Understand your Mortgage
The biggest purchase most of us will ever make is our home. While you are spending money to make the initial purchase, within a matter of months you can begin to leverage your home and manage its value with improvements, equity and so on. A common question among many people is: How do I refinance my mortgage?
For many, a second mortgage on the home is a way to send children to college while others use the equity that builds with the years to make those additions or remodeling they have always wanted. Many homeowners, however, are overwhelmed by the financial intricacies of buying, owning and managing the value of their home and do not use it to the fullest extent that they can.
Really, the processes involved are quite basic, and you can make things even easier on yourself by steering clear of some common pitfalls along the way. In the mortgage process, there are a few common mistakes or miscues that future homeowners make that can really throw a wrench into your plans. While the entire process may leave you slightly bewildered, you can at least make it easier by following a few of our basic guidelines.

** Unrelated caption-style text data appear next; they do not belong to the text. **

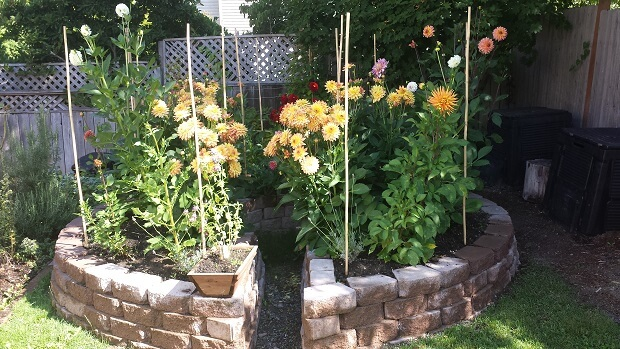 Keyhole Garden Ideas To Make Your Own Keyhole Bed The Self Sufficient Living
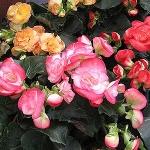 baskets-Begonias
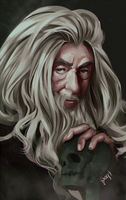Gandalf the dark grey by ERDJIE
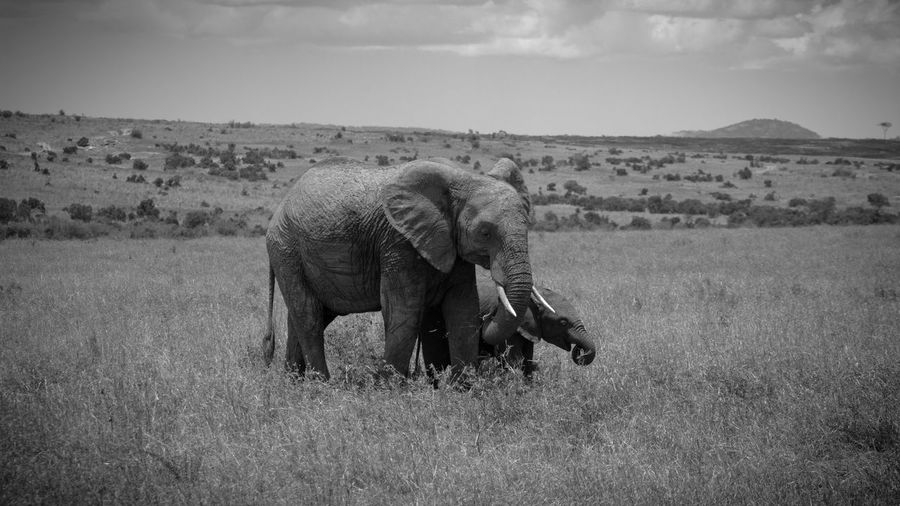 Elephant walking in a field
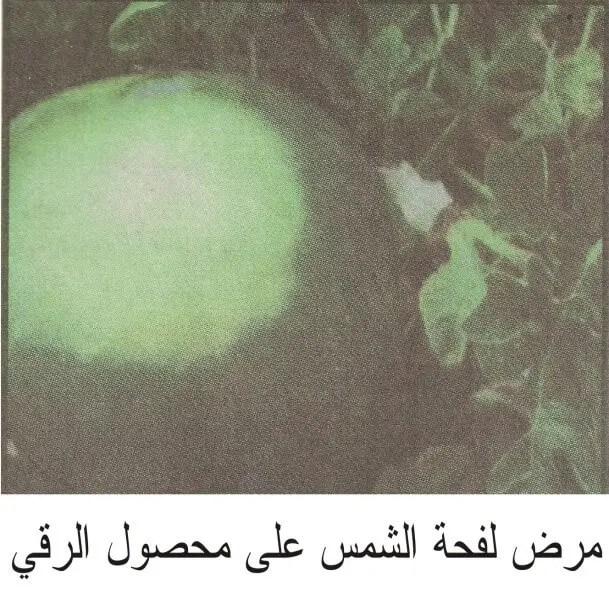 محصول الرقي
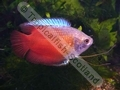 Gourami Dwarf Red Neon (Male) - click for more details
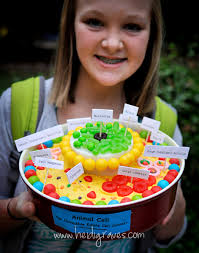 animal cell project candy. Plain Project Project Budgets In Our House Are Usually Around 10 To Animal Cell Candy T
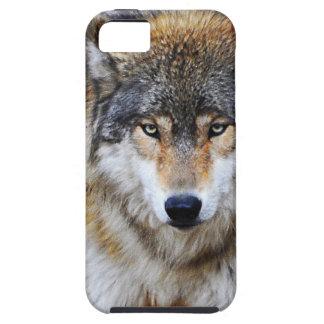 Compañero del caso del iPhone 5 del lobo gris Funda Para iPhone SE/5/5s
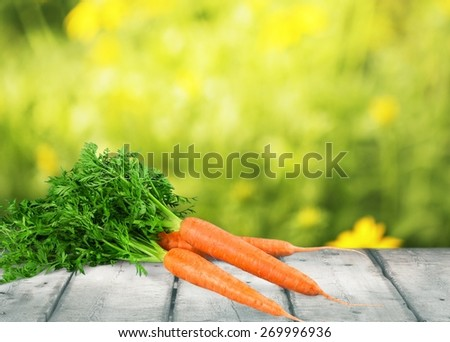 Carrot. Carrot vegetable with leaves isolated on white background cutout - stock photo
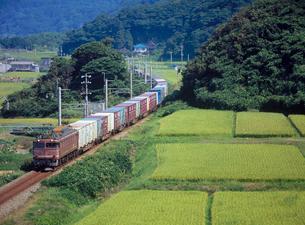 田園の中を走るローカル線の列車の写真素材 [FYI04035996]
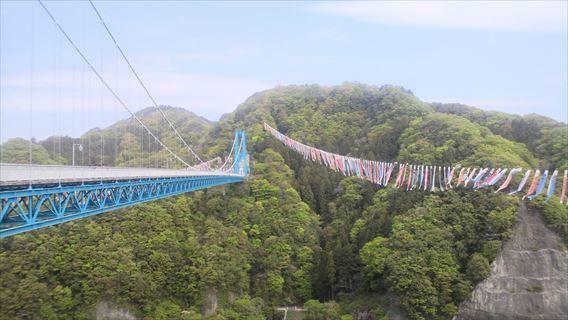 竜神大吊橋と鯉のぼり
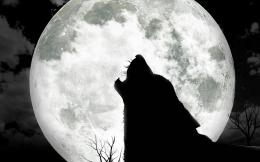 Wolf Moon Wallpaper 10863 Hd Wallpapers in AnimalsImagesci com 1396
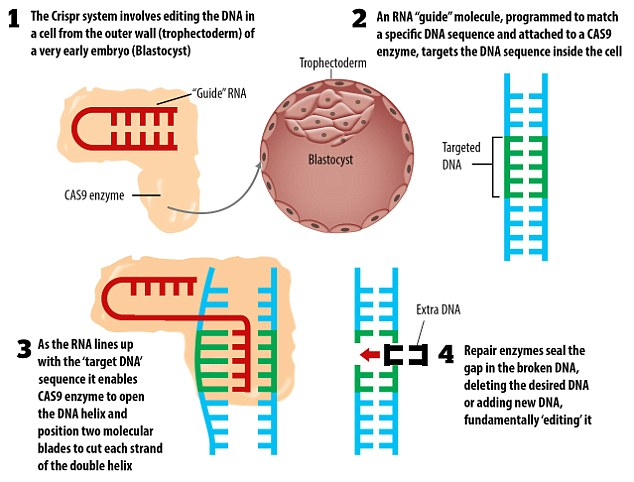 CRISPR CAS9 DNA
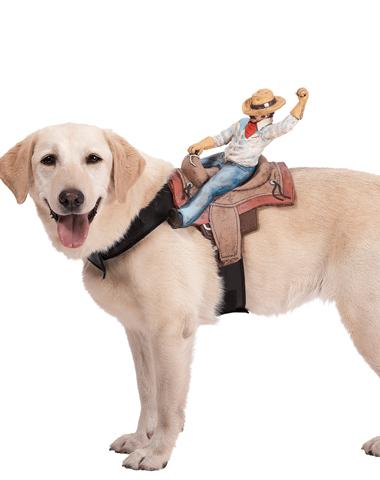 Cowboy Rider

While most of us will have some degree of debt when we apply for our mortgage, it should be manageable and within your means. If it isn’t, you will not be approved for the mortgage. This is no mystery. However, when you are beginning, in the middle of, or ending the mortgage process, you should take any measure necessary to ensure your financial situation remains stable or constant at the least. Being pre-approved for a loan is great, but if you go out and tack on some new debt like a new car or even a stereo that will require some sort of monthly payment, you are asking for some serious trouble. You see, your loan pre-approval was based on a particular level of income and then compared to your expenditures. Make a change in that equation and you are taking an unnecessary risk.
Chances are, you will not get a mortgage approved if you are not working or if you do not have a steady income. Having said that, you may also endanger your chances of getting a mortgage by making any change in your employment status, even a new job that pays you more money. The lender is looking for a solid employment history along with annual income to help make a decision about your loan. Change any of these factors and you will likely have to go through the approval process again. If you anticipate a job change at any time during your mortgage process, it is a good idea to be up front about the potential of the move and when you anticipate it may take place. You by no means have to stay in a job that you don’t like or pass on a good opportunity during the mortgage process, but you do need to ensure you are clean with your lenders.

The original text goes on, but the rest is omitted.